§ Objective: Resume the patent claims on backlight driving below, starting right after their last sentence.

§ Reading text:
8. The backlight driving apparatus of claim 7, wherein, when a
frequency determination signal having the first value is supplied
from the frequency change determination unit, the backlight sync
signal generation unit generates a first backlight sync signal
having a first frequency equal to the frame sync signal, when a
frequency determination signal having the second value is supplied
from the frequency change determination unit, the backlight sync
signal generation unit generates a second backlight sync signal
having a frequency which is gradually decreased from a second
frequency to the first frequency, when a frequency determination
signal having the third value is supplied from the frequency change
determination unit, the backlight sync signal generation unit
generates a third backlight sync signal having a frequency which is
gradually increased from the first frequency to the second
frequency, and when a frequency determination signal having the
fourth value is supplied from the frequency change determination
unit, the backlight sync signal generation unit generates a fourth
backlight sync signal having the second frequency.
9. The backlight driving apparatus of claim 8, wherein the
backlight sync signal generation unit comprises: a selection output
unit supplying the backlight sync signal to the dimming signal
generation unit by using the frame sync signal according to the
frequency determination signal having the first value; a step-down
frequency generation unit receiving the frame sync signal from the
selection output unit to generate the second backlight sync signal;
a step-up frequency generation unit receiving the frame sync signal
from the selection output unit to generate the third backlight sync
signal; and a fixed frequency generation unit receiving the frame
sync signal from the selection output unit to generate the fourth
backlight sync signal.
10. The backlight driving apparatus of claim 2, wherein the
backlight controller further comprising a dimming signal delay
unit, the dimming signal delay unit delays the duty-on period of
the backlight dimming signal to be synchronized with the response
time of liquid crystal.
11. A Liquid Crystal Display (LCD) device comprising: a liquid
crystal display panel displaying an image in units of a frame; a
timing controller analyzing input data in units of a frame to
generate duty-on information of the image, and generating a timing
control signal with a timing sync signal comprising a frame sync
signal; a panel driver generating a gate signal and a data signal
to supply the gate signal and the data signal to the liquid crystal
display panel, according to the timing control signal; and a
backlight driving apparatus irradiating light on the liquid crystal
display panel, according to the duty-on information and the frame
sync signal which are supplied from the timing controller, wherein
the backlight driving apparatus comprises: a backlight unit
comprising a plurality of light sources irradiating light on a
liquid crystal display panel which displays an image according to a
response of liquid crystal; a backlight driver sequentially turning
on the light sources in units of a frame, according to a backlight
dimming signal having a duty-on period and a duty-off period; and a
backlight controller generating the backlight dimming signal having
a frequency equal to or higher than a frequency of a frame sync
signal for the liquid crystal display panel by analyzing the image,
according to external duty-on information.
12. A driving method of a backlight driving apparatus including a
plurality of light sources which irradiate light on a liquid
crystal display panel displaying an image according to a response
of liquid crystal, the driving method comprising: generating a
backlight dimming signal having a frequency equal to or higher than
a frame sync signal for the liquid crystal display panel according
to external duty-on information according to the image; and
sequentially turning on the light sources during the duty-on period
in units of a frame, according to the backlight dimming signal.

§ Records shown:

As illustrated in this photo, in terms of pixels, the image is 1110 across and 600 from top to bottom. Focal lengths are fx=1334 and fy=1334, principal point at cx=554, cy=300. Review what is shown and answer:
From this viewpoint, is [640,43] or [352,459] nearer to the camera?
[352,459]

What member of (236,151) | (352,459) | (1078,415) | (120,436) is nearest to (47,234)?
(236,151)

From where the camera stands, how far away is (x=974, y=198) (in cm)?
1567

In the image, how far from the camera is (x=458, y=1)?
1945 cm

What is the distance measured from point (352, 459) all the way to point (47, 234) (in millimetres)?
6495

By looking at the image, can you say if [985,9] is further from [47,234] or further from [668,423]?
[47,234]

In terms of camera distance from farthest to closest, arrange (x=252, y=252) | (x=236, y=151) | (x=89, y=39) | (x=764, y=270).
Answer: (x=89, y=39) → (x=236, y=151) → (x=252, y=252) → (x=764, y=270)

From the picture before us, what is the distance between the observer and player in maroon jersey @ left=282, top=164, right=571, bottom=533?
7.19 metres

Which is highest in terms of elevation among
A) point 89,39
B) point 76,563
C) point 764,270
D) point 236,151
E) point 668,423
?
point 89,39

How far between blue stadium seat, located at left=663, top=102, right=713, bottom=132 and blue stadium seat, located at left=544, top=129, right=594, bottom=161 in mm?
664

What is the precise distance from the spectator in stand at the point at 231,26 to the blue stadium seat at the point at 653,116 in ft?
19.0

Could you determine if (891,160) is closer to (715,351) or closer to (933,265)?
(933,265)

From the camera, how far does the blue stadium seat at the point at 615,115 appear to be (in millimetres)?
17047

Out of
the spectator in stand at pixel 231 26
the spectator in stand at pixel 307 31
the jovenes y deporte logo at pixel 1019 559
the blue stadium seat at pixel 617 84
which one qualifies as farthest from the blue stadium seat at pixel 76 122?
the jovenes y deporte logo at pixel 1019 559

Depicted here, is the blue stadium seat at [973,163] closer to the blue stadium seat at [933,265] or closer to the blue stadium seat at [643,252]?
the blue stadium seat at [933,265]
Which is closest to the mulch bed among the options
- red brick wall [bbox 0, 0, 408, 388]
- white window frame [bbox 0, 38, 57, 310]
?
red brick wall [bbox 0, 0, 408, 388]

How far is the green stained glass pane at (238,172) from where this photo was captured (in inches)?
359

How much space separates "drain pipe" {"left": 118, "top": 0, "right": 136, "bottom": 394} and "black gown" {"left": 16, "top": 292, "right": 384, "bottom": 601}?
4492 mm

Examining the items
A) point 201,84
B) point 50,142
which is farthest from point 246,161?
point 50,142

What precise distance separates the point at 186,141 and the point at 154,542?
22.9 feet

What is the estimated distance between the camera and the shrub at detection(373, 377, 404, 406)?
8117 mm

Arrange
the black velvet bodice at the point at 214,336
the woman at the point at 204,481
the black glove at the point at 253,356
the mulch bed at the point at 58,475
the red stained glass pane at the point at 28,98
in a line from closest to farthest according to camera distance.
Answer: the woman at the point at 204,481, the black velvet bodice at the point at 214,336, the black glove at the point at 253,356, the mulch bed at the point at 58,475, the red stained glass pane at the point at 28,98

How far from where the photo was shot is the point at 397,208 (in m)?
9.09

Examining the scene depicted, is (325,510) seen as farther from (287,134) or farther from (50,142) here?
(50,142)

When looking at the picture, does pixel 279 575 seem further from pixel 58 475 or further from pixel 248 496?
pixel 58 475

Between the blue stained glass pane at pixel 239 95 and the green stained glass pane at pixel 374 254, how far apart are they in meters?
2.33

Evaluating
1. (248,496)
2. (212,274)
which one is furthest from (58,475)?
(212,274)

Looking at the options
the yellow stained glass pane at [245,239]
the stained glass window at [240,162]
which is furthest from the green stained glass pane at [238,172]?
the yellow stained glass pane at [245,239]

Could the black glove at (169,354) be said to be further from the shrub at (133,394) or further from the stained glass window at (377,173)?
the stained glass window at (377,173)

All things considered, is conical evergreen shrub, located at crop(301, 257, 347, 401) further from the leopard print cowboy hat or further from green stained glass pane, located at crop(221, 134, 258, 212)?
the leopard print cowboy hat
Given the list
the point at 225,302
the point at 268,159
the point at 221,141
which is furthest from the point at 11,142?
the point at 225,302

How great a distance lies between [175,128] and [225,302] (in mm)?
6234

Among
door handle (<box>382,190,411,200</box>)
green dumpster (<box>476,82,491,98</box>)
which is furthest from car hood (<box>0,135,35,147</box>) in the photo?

§ Expected output:
13. The driving method of claim 12, wherein the generating of a
backlight dimming signal comprises: generating a comparison signal
having a first value when the duty-on information is less than
reference duty-on information; and generating a comparison signal
having a second value when the duty-on information is equal to or
greater than the reference duty-on information.
14. The driving method of claim 13, wherein the generating of a
backlight dimming signal comprises: generating a first backlight
sync signal having a first frequency equal to the frame sync signal
when the comparison signal having the first value is generated; and
generating a second backlight sync signal having a second frequency
higher than the frame sync signal when the comparison signal having
the second value is generated.
15. The driving method of claim 13, wherein the generating of a
backlight dimming signal comprises: generating a frequency
determination signal having the first value when the comparison
signal having the first value is generated and a frequency of the
previous frame is a first frequency equal to the frame sync signal;
generating a frequency determination signal having the second value
when the comparison signal having the first value is generated and
a frequency of the previous frame is a second frequency higher than
the frame sync signal; generating a frequency determination signal
having a third value when the comparison signal having the second
value is generated and a frequency of the previous frame is the
first frequency equal to the frame sync signal; and generating a
frequency determination signal having a fourth value when the
comparison signal having the second value is generated and a
frequency of the previous frame is the second frequency higher than
the frame sync signal.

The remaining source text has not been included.